Work to be completed ->
Can you reproduce the passage in the pediatric imaging text below word for word, starting with "- Cine esophagram" and going on through "GERD and achalasia."?

Source extract ->
- Fluoroscopy - At Cohen Children’s, studies are performed on digital-pulsed fluoroscopic units. This technology delivers X-rays in a pulse form rather than constant fashion, helping to decrease the amount of radiation needed for the examination.
- Cine esophagram - This exam is used to assess if there are any problems with swallowing. It is a medical procedure used for such diagnoses as CREST Syndrome, GERD and achalasia.
- Esophagram - This exam is used to identify any anatomic abnormalities of the esophagus. It is a series of X-rays of the esophagus. The X-ray pictures are taken after the patient drinks a solution that coats and outlines the walls of the esophagus, also called a barium swallow.
- Upper gastrointestinal study, or UGI - This exam is used to identify any anatomic abnormalities of the esophagus, stomach and the first portion of the small bowel, called the duodenum.
- Voiding cystourethrogram - This exam is to evaluate the anatomy of the bladder and urethra. Your child's physician may order this exam to look for vesicoureteral reflux, the backward flow of urine from the bladder to the kidneys.
- Ultrasound or sonogram - This technology utilizes sound waves to evaluate various structures in the body. It does not involve radiation. Your child should be dressed in comfortable, loose-fitting clothing for an ultrasound exam. Other preparation depends on the type of examination. For some scans, your doctor may ask you to withhold food and drink for as many as 12 hours before your child's appointment. For others, you may be asked to have your child drink up to six glasses of water two hours prior to the exam and avoid urinating so that his or her bladder is full when the scan begins. Sedation is rarely needed for ultrasound examinations.
- Computed tomography, or CT scan, including CT angiography - This technology utilizes X-rays and computers to create images of the body. The machine looks like a giant doughnut and your child will lie on a table that will move in and out of the doughnut. We work closely with your physician to evaluate any possible alternatives to CT scans. Our protocols are tailored for children to keep radiation exposure dose to as minimal as possible without compromising the care of your child. If necessary, sedation will be provided by a pediatric anesthesiologist.
- Magnetic resonance imaging, or MRI including MR angiography and MR spectroscopy - This technology utilizes sound waves to evaluate various structures in the body. It does not involve radiation. Your child should be dressed in comfortable, loose-fitting clothing for an ultrasound exam. Other preparation depends on the type of examination. For some scans, your doctor may ask you to withhold food and drink for as many as 12 hours before your child's appointment. For others, you may be asked to have your child drink up to six glasses of water two hours prior to the exam and avoid urinating so that his or her bladder is full when the scan begins. Sedation is rarely needed for ultrasound examinations.

Material provided ->

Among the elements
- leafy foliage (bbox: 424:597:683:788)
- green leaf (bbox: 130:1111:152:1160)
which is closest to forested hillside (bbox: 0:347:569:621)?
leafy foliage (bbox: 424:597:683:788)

Response to the exercise ->
- Cine esophagram - This exam is used to assess if there are any problems with swallowing. It is a medical procedure used for such diagnoses as CREST Syndrome, GERD and achalasia.